Write out the line with "Wonderful White by KazM" and every later line through the end of the data below, exactly as given, with no pictures in the copy.

Stored items from a collection:
------
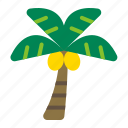 beach, nature, palm, palm tree, plant, summer, tree icon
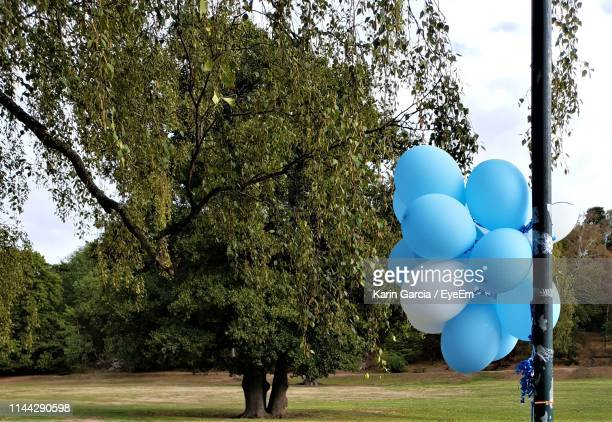 blue balloons tied in pole against trees - karin garcia eyeem stock pictures, royalty-free photos & images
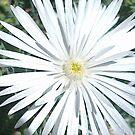 Wonderful White by KazM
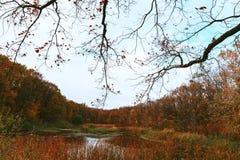 在湖边缘的秋天 免版税库存图片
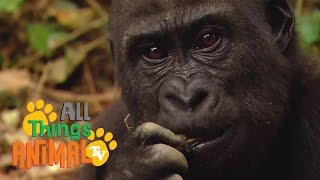 GORILLA: Animals for children. Kids videos. Kindergarten | Preschool learning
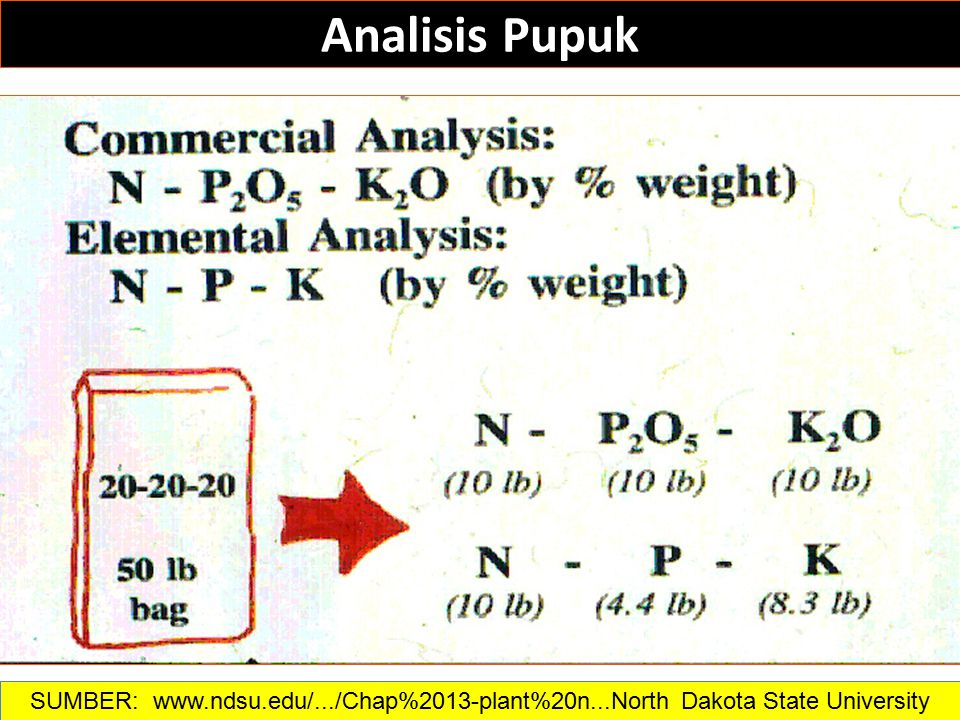 Analisis Pupuk SUMBER: www.ndsu.edu/.../Chap%2013-plant%20n...North Dakota State University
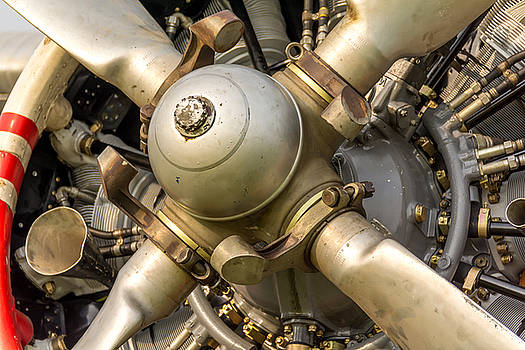 Antonov AN-2 Powerplant by Guy Whiteley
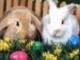 Áldott Húsvétot kívánok ...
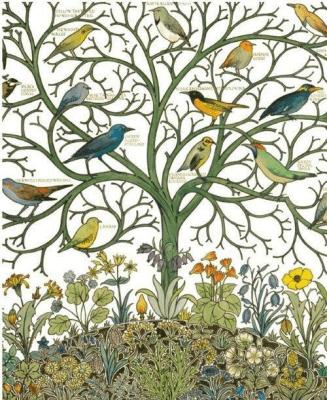 Karnet 17x14 z kopertą Birds of Many Climes textil - Museums & Galleries - Książki Kalendarze, gadżety i akcesoria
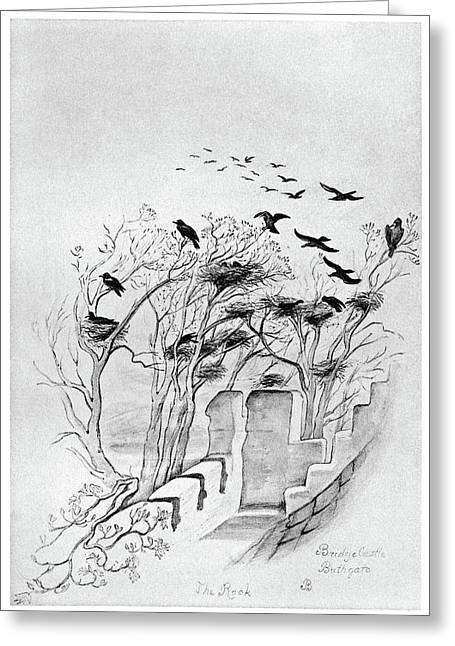 Blackburn Birds, 1895 Greeting Card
------
RESPONSE BELOW:
 Wonderful White by KazM
 在湖边缘的秋天 免版税库存图片
 GORILLA: Animals for children. Kids videos. Kindergarten | Preschool learning
 Analisis Pupuk SUMBER: www.ndsu.edu/.../Chap%2013-plant%20n...North Dakota State University
 Antonov AN-2 Powerplant by Guy Whiteley
 Áldott Húsvétot kívánok ...
 Karnet 17x14 z kopertą Birds of Many Climes textil - Museums & Galleries - Książki Kalendarze, gadżety i akcesoria
 Blackburn Birds, 1895 Greeting Card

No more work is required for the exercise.